I'm working on related code, and got all the way there in one day
(Friday) with a C++ tokenizer for linting purposes (doesn't open
#includes or expand #defines etc; it wasn't meant to).

The core generated fragment that does the matching is at
https://dpaste.de/GZY3.

The surrounding switch statement (also in library code) handles
whitespace and line counting. The client code needs to handle by hand
things like parsing numbers (note how the matcher stops upon the first
digit), identifiers, comments (matcher stops upon detecting "//" or
"/*") etc. Such things can be achieved with hand-written code (as I do),
other similar tokenizers, DFAs, etc. The point is that the core loop
that looks at every character looking for a lexeme is fast.

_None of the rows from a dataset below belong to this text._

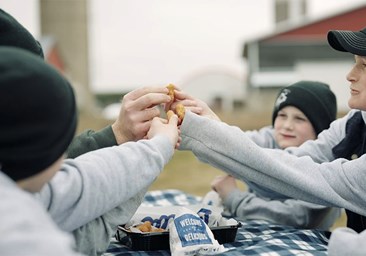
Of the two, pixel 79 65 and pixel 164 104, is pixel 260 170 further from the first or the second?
pixel 79 65

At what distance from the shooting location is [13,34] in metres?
1.49

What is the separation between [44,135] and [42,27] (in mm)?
20252

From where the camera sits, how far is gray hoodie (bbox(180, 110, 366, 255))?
1.71 m

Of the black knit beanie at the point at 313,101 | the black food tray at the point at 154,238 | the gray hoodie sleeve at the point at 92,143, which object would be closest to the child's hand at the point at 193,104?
the gray hoodie sleeve at the point at 92,143

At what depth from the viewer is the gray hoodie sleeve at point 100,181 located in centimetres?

This is something I agree with.
I'd call that loop the "dispatcher loop" in a sense that it detects the
kind of stuff and forwards to a special hot loop for that case (if any,
e.g. skipping comments).

BTW it absolutely must be able to do so in one step, the generated code
already knows that the token is tok!"//" hence it may call proper
handler right there.

case '/':
... switch(s[1]){
...
     case '/':
         // it's a pseudo token anyway so instead of
         //t = tok!"//";

         // just _handle_ it!
         t = hookFor!"//"(); //user hook for pseudo-token
         // eats whitespace & returns tok!"comment" or some such
         // if need be
         break token_scan;
}

This also helps to get not only "raw" tokens but allow user to cook
extra tokens by hand for special cases that can't be handled by
"dispatcher loop".

That's a good idea. The only concerns I have are:

* I'm biased toward patterns for laying efficient code, having hacked into such for the past year. Even discounting for that, I have the feeling that speed is near the top of the list of people who evaluate lexer generators. I fear that too much inline code present inside a fairly large switch statement may hurt efficiency, which is why I'm biased in favor of "small core loop dispatching upon the first few characters, out-of-line code for handling particular cases that need attention".

* I've grown to be a big fan of the simplicity of the generator. Yes, that also means bare on features but it's simple enough to be used casually for the simplest tasks that people wouldn't normally think of using a lexer for. If we add hookFor, it would be great if it didn't impact simplicity a lot.